■ **Problem**
Reproduce the passage on fathers' role in parenting, starting with "However, this successful, professional" and going on through "about over-burdened mothers?".

■ **Document extract**
However, this successful, professional woman ignores the role of fathers in parenting: What I find disappointing about this article is

  • The author reserved her condescension (in the past) only for mothers, and did not extend it to fathers as well. Many men in senior management tend to be married with kids. Yet no one questions them if they have to cancel a meeting because it is assumed that the cancellation has nothing to do with parenting responsibilities or family time. This is representative of many people I’ve known here, both men and women.
  • Why is the role of fathers never discussed when we talk about over-burdened mothers?
  • When we say workplaces are “male-oriented”, what do we mean? Do we mean that they revolve around the needs of men, with little understanding of the needs of women?
  • Does this imply that taking care of kids should not be a male concern and only women workers must worry about childcare and parenting?
  • Why can’t we start using the term “parent-friendly” instead of “mother-friendly” to refer to workplaces that provide flexible schedules, work-from-home options, and more autonomy to their employees?

The change in perspective that Katharine Zaleski experienced is commendable. She started a company, PowerToFly that matches women with technical skills to remote jobs that they can perform from home. I’m glad she is doing something to make it possible to tap into the talents of countless women who lack sufficient supports at home.

■ **Supplied data**

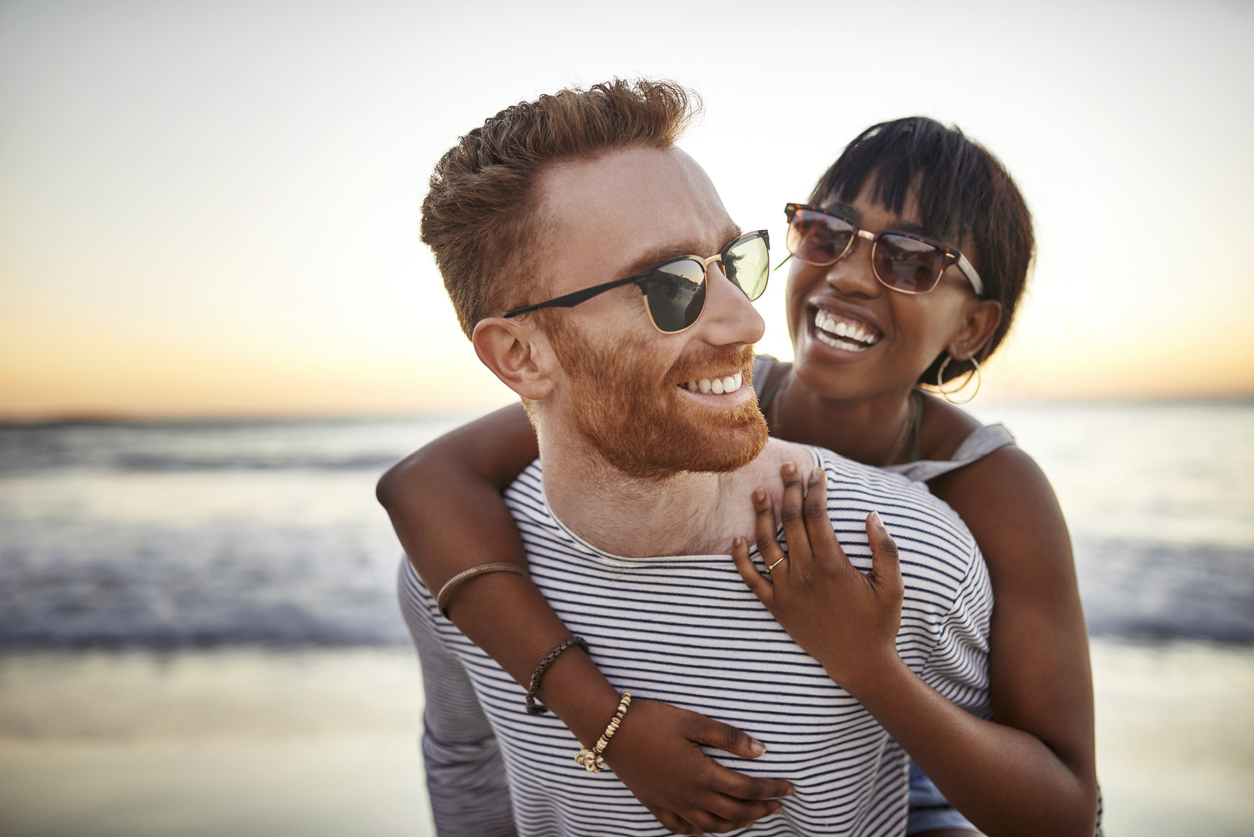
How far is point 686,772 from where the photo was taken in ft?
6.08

==

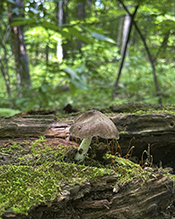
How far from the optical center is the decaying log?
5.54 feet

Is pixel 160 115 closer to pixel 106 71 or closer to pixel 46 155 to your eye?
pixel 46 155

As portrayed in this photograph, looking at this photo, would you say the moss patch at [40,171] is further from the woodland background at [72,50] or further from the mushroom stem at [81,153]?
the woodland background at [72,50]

■ **Response box**
However, this successful, professional woman ignores the role of fathers in parenting: What I find disappointing about this article is

  • The author reserved her condescension (in the past) only for mothers, and did not extend it to fathers as well. Many men in senior management tend to be married with kids. Yet no one questions them if they have to cancel a meeting because it is assumed that the cancellation has nothing to do with parenting responsibilities or family time. This is representative of many people I’ve known here, both men and women.
  • Why is the role of fathers never discussed when we talk about over-burdened mothers?